Las primeras constataciones hacían pensar en un suicidio. El joven aristócrata se había colgado en su celda, con el cable del televisor. Colgado: Reverdi estaba de acuerdo en eso. Pero desde luego no por voluntad propia. Habían encontrado al chico arrodillado en el suelo, con las vértebras cervicales rotas y el cable atado a las tuberías del lavabo.
¿Quién se colgaba de rodillas, contando únicamente con la fuerza de su voluntad?
Un hombre como Jacques tal vez, pero no un chaval como Hajjah, hijo de una familia rica, cuyo más mínimo esfuerzo había sido ahogado en la gelatina del dinero. Nada más quedarse a solas con el cuerpo, Reverdi había palpado sus miembros inferiores.
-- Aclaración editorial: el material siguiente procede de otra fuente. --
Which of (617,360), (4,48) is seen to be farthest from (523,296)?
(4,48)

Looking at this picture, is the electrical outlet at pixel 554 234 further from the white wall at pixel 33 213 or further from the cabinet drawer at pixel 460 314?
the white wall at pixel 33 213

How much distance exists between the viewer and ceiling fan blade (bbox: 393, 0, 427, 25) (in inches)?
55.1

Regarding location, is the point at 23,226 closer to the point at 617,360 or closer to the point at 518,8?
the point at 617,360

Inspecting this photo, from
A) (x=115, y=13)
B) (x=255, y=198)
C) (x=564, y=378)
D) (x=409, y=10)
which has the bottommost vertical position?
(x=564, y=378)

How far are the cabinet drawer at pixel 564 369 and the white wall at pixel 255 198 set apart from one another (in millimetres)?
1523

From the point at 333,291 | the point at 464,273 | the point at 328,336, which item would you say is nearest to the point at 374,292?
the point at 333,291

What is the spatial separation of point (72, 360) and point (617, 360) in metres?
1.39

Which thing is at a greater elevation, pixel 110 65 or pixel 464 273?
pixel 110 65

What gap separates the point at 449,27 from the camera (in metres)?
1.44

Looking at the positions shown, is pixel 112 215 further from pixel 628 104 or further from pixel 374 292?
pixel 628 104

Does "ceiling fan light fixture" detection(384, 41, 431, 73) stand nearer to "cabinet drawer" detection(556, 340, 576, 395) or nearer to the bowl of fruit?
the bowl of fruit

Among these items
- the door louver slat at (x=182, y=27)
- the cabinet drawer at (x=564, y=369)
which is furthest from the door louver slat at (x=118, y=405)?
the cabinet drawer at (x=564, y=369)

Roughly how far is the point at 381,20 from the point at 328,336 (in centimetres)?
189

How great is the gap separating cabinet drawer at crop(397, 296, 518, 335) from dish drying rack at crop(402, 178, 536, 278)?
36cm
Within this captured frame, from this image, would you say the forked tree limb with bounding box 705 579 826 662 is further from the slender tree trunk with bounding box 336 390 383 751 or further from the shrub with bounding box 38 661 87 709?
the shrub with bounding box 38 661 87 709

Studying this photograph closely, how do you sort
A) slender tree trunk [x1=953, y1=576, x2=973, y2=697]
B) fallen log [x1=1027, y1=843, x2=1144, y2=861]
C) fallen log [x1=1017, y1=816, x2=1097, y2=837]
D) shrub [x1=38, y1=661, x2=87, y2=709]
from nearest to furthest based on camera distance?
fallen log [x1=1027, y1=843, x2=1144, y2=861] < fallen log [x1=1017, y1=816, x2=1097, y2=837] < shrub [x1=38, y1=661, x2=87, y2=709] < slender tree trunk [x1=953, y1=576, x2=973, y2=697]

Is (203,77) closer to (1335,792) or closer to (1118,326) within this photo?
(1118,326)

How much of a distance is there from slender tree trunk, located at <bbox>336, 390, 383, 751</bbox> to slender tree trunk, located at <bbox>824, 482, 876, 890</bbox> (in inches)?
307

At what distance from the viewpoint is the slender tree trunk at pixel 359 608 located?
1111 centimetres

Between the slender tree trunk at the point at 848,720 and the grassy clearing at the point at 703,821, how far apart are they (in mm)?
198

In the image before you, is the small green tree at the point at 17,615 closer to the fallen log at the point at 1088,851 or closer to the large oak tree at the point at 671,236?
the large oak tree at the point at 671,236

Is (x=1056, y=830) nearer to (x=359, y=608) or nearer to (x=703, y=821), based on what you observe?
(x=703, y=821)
Las articulaciones de las piernas estaban flojas…, rotas. Resultaba fácil imaginar la escena. Los filipinos, pagados por los chinos y con la complacencia de Raman, habían sorprendido a Hajjah en su celda. Lo habían amordazado y le habían atado al cuello el cable del televisor, sujeto a las tuberías. Después, manteniéndolo en posición horizontal, habían tirado con todas sus fuerzas de sus piernas hasta partirle las vértebras.